二時間たっぷりイモッカ(度数四十度)を痛飲し、テーブルに突っ伏して爆睡していた世界神ルチアナと、月の女神カグヤが、ようやく目を覚ました。
「先輩たち、お目覚めですか? お水、持ってきましたよ」
見習い女神のリリスが、満面の笑みで二人に氷水が入ったグラスを差し出す。
二人はフラフラと起き上がり、水を一気飲みして大きく息を吐いた。
「はぁ……下界の酒も悪くないけど、酔いが残るわね。……さて、キッド君へのスカウトの話の続きだけど……」
「ルチアナ、あんた顔真っ赤よ。今日のところは引き上げましょう。

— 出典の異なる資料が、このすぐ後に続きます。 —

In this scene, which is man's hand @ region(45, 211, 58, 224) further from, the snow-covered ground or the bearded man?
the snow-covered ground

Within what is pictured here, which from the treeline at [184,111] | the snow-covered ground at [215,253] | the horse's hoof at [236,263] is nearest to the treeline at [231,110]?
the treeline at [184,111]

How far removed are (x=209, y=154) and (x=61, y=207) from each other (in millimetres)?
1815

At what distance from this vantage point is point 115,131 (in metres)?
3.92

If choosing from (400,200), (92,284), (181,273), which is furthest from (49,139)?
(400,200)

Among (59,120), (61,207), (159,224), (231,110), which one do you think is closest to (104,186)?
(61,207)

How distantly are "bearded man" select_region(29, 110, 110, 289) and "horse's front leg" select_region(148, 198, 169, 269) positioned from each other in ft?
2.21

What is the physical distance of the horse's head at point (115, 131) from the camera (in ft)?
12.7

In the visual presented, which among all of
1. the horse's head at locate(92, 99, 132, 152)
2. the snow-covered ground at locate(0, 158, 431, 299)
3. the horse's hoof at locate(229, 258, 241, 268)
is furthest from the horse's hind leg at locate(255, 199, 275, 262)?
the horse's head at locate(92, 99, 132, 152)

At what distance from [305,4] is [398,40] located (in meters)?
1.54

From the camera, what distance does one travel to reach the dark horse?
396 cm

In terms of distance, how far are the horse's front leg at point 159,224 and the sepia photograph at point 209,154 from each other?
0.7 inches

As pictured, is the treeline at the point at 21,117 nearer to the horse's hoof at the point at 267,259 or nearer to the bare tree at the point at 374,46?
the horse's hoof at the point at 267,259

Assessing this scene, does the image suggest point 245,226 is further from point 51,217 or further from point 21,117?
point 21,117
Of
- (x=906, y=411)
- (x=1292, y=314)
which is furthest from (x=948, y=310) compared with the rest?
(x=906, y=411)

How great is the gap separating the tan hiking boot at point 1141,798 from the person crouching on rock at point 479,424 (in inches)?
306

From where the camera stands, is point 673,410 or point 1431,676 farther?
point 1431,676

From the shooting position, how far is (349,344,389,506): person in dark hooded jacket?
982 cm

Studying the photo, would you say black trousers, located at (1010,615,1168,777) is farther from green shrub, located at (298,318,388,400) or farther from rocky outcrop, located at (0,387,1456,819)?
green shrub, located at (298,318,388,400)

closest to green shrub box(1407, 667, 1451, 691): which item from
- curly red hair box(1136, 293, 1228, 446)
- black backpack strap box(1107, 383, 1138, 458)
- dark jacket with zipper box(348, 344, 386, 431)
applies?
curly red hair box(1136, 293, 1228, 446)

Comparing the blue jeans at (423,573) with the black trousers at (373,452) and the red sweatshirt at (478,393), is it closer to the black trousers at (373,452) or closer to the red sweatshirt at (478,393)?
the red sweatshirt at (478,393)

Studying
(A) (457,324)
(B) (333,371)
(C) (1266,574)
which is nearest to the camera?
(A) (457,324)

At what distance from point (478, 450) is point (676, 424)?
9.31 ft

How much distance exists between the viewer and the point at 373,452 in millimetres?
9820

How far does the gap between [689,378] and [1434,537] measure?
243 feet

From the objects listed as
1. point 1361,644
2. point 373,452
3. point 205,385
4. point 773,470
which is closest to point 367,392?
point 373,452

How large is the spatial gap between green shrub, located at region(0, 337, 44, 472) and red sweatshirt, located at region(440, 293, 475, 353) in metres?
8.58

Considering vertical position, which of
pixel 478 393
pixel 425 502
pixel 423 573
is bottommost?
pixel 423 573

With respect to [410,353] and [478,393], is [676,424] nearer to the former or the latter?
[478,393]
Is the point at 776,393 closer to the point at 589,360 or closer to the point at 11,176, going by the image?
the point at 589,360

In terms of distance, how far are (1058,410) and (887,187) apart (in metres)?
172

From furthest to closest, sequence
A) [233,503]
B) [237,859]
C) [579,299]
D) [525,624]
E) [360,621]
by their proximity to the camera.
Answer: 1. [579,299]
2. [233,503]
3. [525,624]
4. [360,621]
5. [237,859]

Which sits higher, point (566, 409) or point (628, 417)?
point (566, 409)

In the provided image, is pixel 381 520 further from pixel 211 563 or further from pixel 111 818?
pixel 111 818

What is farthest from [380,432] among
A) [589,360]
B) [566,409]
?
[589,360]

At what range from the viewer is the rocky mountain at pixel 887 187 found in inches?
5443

私としたことが、こんなジャージ女と同じテーブルで寝落ちするなんて……」
カグヤがフラフラと立ち上がり、乱れたハイブランドのドレスを直す。
僕とキャルルさんも席を立ち、伝票を手に取った。
「それじゃあ、お会計に行きましょうか」
僕の言葉に、ルチアナがフッと余裕の笑みを浮かべた。
「いいわよキッド君、ここは私が出してあげる。世界神の財力を見せてあげるわ。ブラックカードで一括よ」
「何言ってるのよルチアナ、ここは私が払うわ! 月ウサギ・エンタープライズの経費でね!」
見栄を張り合いながら、二人の最高位の女神がレジへと向かう。
ルナキンのレジ打ちを担当していたバイトのお兄さんは、放たれる強烈な神気と高級香水の匂いに圧倒され、ガタガタと震えながら合計金額を告げた。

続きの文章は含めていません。